# [SHORT PROBLEM]
Repeat the listing below word for word, leaving out the pictures.

━━━━━ TASK MATERIAL

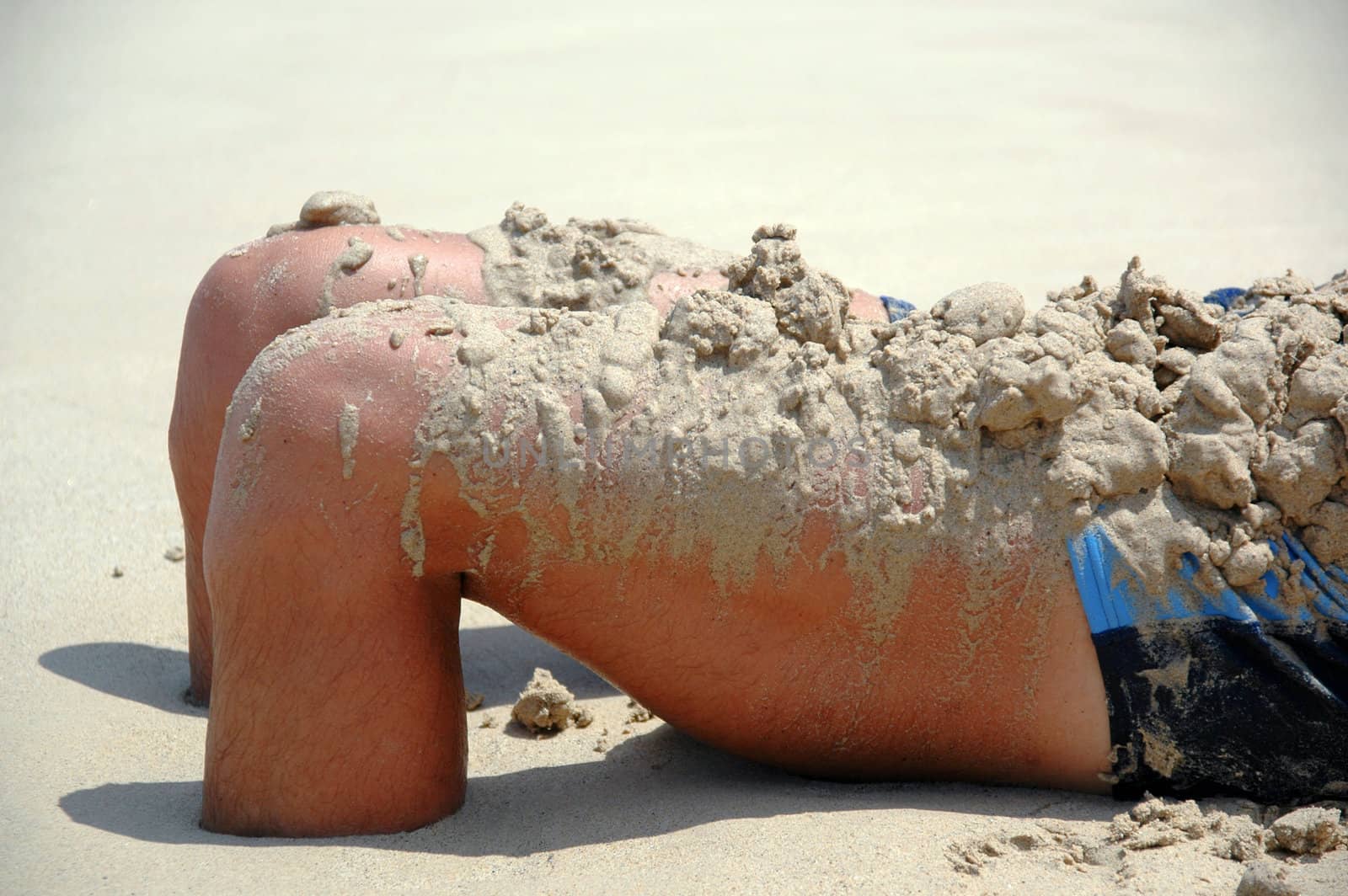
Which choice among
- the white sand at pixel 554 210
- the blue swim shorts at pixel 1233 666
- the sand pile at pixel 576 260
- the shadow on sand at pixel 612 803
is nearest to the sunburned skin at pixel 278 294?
the sand pile at pixel 576 260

━━━━━━━━━━

# [RESULT]
Which choice among
- the white sand at pixel 554 210
- the blue swim shorts at pixel 1233 666
- the sand pile at pixel 576 260
- the shadow on sand at pixel 612 803
is nearest to the sunburned skin at pixel 278 294?
the sand pile at pixel 576 260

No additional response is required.